Every line of the records below from the line with "Photo taken at" up to and including the line with "La tumba de" must be reproduced exactly, and no line outside that range.

────────────────

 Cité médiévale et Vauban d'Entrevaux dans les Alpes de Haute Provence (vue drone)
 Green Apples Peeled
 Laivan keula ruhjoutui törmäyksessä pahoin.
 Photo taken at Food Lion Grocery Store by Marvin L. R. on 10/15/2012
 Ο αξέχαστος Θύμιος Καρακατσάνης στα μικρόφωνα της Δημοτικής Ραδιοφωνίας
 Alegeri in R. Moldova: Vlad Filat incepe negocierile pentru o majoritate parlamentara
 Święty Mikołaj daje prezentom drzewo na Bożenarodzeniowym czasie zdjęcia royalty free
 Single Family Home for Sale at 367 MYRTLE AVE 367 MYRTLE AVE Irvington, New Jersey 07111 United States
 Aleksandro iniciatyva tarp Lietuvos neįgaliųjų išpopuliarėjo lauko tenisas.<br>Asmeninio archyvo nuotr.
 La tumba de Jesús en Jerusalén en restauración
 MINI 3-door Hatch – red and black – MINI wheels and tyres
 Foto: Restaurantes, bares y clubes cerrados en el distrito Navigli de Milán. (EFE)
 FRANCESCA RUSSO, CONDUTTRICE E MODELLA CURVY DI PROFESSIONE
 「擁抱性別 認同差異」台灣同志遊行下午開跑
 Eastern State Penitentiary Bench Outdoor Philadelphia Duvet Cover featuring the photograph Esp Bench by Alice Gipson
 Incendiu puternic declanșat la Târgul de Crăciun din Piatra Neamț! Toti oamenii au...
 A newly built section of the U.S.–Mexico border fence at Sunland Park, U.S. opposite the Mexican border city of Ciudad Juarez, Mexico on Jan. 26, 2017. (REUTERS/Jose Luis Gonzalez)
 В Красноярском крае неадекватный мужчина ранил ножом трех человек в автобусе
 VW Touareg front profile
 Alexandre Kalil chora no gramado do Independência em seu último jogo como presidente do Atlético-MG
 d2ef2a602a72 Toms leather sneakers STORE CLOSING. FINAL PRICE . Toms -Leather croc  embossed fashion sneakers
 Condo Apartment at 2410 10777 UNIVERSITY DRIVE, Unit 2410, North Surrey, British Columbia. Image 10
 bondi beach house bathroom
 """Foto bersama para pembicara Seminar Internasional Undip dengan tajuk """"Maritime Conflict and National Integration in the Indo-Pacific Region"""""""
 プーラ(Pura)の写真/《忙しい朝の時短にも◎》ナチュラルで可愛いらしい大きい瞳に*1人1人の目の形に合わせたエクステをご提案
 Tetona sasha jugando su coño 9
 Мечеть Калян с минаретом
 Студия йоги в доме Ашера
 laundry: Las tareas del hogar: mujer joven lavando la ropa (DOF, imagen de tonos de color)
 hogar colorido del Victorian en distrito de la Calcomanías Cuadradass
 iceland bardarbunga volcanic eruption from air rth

────────────────

» Exercise output
 Photo taken at Food Lion Grocery Store by Marvin L. R. on 10/15/2012
 Ο αξέχαστος Θύμιος Καρακατσάνης στα μικρόφωνα της Δημοτικής Ραδιοφωνίας
 Alegeri in R. Moldova: Vlad Filat incepe negocierile pentru o majoritate parlamentara
 Święty Mikołaj daje prezentom drzewo na Bożenarodzeniowym czasie zdjęcia royalty free
 Single Family Home for Sale at 367 MYRTLE AVE 367 MYRTLE AVE Irvington, New Jersey 07111 United States
 Aleksandro iniciatyva tarp Lietuvos neįgaliųjų išpopuliarėjo lauko tenisas.<br>Asmeninio archyvo nuotr.
 La tumba de Jesús en Jerusalén en restauración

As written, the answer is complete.